Manchester United look set to trigger a one-year extension in Marcus Rashford's contract to try and fend off immediate interest from both Real Madrid and Barcelona.

The England international has stalled on extending his contract, which is set to expire in the summer of 2020, prompting rumours that he could be sold to either of the La Liga giants.


However, according to The SunUnited are not prepared to risk losing Rashford, so they will automatically extend his contract as soon as possible. 

Once that is all sorted out, the plan is to actually agree on a fresh contract for Rashford.
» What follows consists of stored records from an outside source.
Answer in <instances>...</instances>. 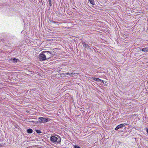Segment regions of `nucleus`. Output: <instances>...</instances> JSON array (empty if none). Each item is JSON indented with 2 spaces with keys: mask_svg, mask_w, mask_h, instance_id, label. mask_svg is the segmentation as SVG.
I'll use <instances>...</instances> for the list:
<instances>
[{
  "mask_svg": "<svg viewBox=\"0 0 148 148\" xmlns=\"http://www.w3.org/2000/svg\"><path fill=\"white\" fill-rule=\"evenodd\" d=\"M50 140L52 142L55 144H58L61 142V138L58 135H57V137L55 136H52L50 137Z\"/></svg>",
  "mask_w": 148,
  "mask_h": 148,
  "instance_id": "f257e3e1",
  "label": "nucleus"
},
{
  "mask_svg": "<svg viewBox=\"0 0 148 148\" xmlns=\"http://www.w3.org/2000/svg\"><path fill=\"white\" fill-rule=\"evenodd\" d=\"M43 52L47 59L51 58L55 55L54 53L52 51H43Z\"/></svg>",
  "mask_w": 148,
  "mask_h": 148,
  "instance_id": "f03ea898",
  "label": "nucleus"
},
{
  "mask_svg": "<svg viewBox=\"0 0 148 148\" xmlns=\"http://www.w3.org/2000/svg\"><path fill=\"white\" fill-rule=\"evenodd\" d=\"M38 121L36 122V123H37L38 122L42 123L44 122H47L49 121V119L43 117H40L38 119Z\"/></svg>",
  "mask_w": 148,
  "mask_h": 148,
  "instance_id": "7ed1b4c3",
  "label": "nucleus"
},
{
  "mask_svg": "<svg viewBox=\"0 0 148 148\" xmlns=\"http://www.w3.org/2000/svg\"><path fill=\"white\" fill-rule=\"evenodd\" d=\"M43 51H42L39 55V58L40 61H43L47 60Z\"/></svg>",
  "mask_w": 148,
  "mask_h": 148,
  "instance_id": "20e7f679",
  "label": "nucleus"
},
{
  "mask_svg": "<svg viewBox=\"0 0 148 148\" xmlns=\"http://www.w3.org/2000/svg\"><path fill=\"white\" fill-rule=\"evenodd\" d=\"M126 125H127V124L126 123L120 124L118 126H117L116 127V128L115 129V130H117L120 128H122L123 126H125Z\"/></svg>",
  "mask_w": 148,
  "mask_h": 148,
  "instance_id": "39448f33",
  "label": "nucleus"
},
{
  "mask_svg": "<svg viewBox=\"0 0 148 148\" xmlns=\"http://www.w3.org/2000/svg\"><path fill=\"white\" fill-rule=\"evenodd\" d=\"M140 50L142 51L145 52H148V47L144 48L142 49H140Z\"/></svg>",
  "mask_w": 148,
  "mask_h": 148,
  "instance_id": "423d86ee",
  "label": "nucleus"
},
{
  "mask_svg": "<svg viewBox=\"0 0 148 148\" xmlns=\"http://www.w3.org/2000/svg\"><path fill=\"white\" fill-rule=\"evenodd\" d=\"M10 60L13 62L14 63H16L17 62L18 60L16 59V58H14L13 59H11Z\"/></svg>",
  "mask_w": 148,
  "mask_h": 148,
  "instance_id": "0eeeda50",
  "label": "nucleus"
},
{
  "mask_svg": "<svg viewBox=\"0 0 148 148\" xmlns=\"http://www.w3.org/2000/svg\"><path fill=\"white\" fill-rule=\"evenodd\" d=\"M93 79L97 82H100L101 81V80L99 78H93Z\"/></svg>",
  "mask_w": 148,
  "mask_h": 148,
  "instance_id": "6e6552de",
  "label": "nucleus"
},
{
  "mask_svg": "<svg viewBox=\"0 0 148 148\" xmlns=\"http://www.w3.org/2000/svg\"><path fill=\"white\" fill-rule=\"evenodd\" d=\"M33 130L31 129H29L27 130V132L28 133L30 134L32 132Z\"/></svg>",
  "mask_w": 148,
  "mask_h": 148,
  "instance_id": "1a4fd4ad",
  "label": "nucleus"
},
{
  "mask_svg": "<svg viewBox=\"0 0 148 148\" xmlns=\"http://www.w3.org/2000/svg\"><path fill=\"white\" fill-rule=\"evenodd\" d=\"M89 1L91 4L94 5L95 4L94 0H89Z\"/></svg>",
  "mask_w": 148,
  "mask_h": 148,
  "instance_id": "9d476101",
  "label": "nucleus"
},
{
  "mask_svg": "<svg viewBox=\"0 0 148 148\" xmlns=\"http://www.w3.org/2000/svg\"><path fill=\"white\" fill-rule=\"evenodd\" d=\"M85 48H88L90 49V47L89 46V45L87 44H85V45L84 46Z\"/></svg>",
  "mask_w": 148,
  "mask_h": 148,
  "instance_id": "9b49d317",
  "label": "nucleus"
},
{
  "mask_svg": "<svg viewBox=\"0 0 148 148\" xmlns=\"http://www.w3.org/2000/svg\"><path fill=\"white\" fill-rule=\"evenodd\" d=\"M36 132L38 134H40L41 133V131L40 130H36Z\"/></svg>",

Recent reports have suggested that the 21-year-old is nearing a new long-term deal at Old Trafford, but The Sun state that the structure of their five-year proposal is currently proving to be a problem in negotiations.

Nevertheless, United remain confident that they will be able to keep him at the club, and see a new contract as the perfect way to tell Real and Barcelona that he is not for sale.

A club source is quoted as saying: “We will trigger the option in his deal some time during this summer window. He is not being sold to anyone under any circumstances though despite talks going on for a fair while now.

“We know there’s lots of interest in him, that’s obvious. There’ll also be sizeable offers for him as well. We’re confident he wants to sign but we have to be firm and we expect this all to be sorted in the next few weeks.

“Ole wants him fully focused on his football and wants the speculation to end around him as soon as possible. We know the extra year gives us some breathing space to sort this out and a bit of an insurance policy.”


Last season, Rashford racked up 13 goals and nine assists in 47 appearances for United, establishing himself as one of Ole Gunnar Solskjaer's most important players.

He was shifted into a central role at the expense of Romelu Lukaku, and talk of a new contract for Rashford could push the Belgian closer to the exit door at Old Trafford. He is said to have already agreed terms with Inter, and it is now just a question of the two sides agreeing a fee.